500.A14/798

The Secretary of State to the Ambassador in France (Straus)

No. 1432

Sir: The receipt is acknowledged of the Embassy’s despatch No. 2881 of July 3, 1936, enclosing a copy of a note to you, dated June 30, 1936, from the French Ministry of Foreign Affairs, stating the condition on which that Ministry accepts the deposit of the instrument of ratification by the United States of the Convention for the Supervision of International Trade in Arms and Ammunition and Implements of War, signed at Geneva on June 17, 1925.

This Department concurs in the view of the French Ministry of Foreign Affairs that the instrument of ratification by the United States cannot be counted as one of the required fourteen ratifications necessary to put the Convention into effect until the governments to whose ratification the United States ratification is made subject shall have ratified the Convention and deposited their instruments of ratification, it being understood that the same principle applies with respect to the ratifications of all governments which are made subject to ratification by other governments.

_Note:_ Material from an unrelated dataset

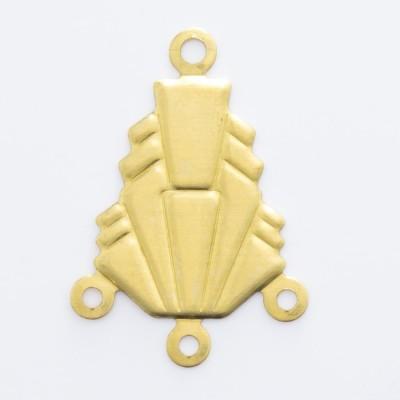 Detalhes do produto Figura com 4 argolinhas 20,00mmx14,00mm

The Department recognizes and desires to make of record the fact that ratifications of the Convention depending upon the fulfillment of conditions can have no part in making the Convention effective unless and until those conditions shall have been met.

Very truly yours,

For the Secretary of State:
Sumner Welles

[Failing ratification by Belgium, Czechoslovakia, Germany, Italy, Japan, and the Union of Soviet Socialist Republics, the Convention for the Supervision of the International Trade in Arms and Ammunition and in Implements of War did not come into effect for the United States.]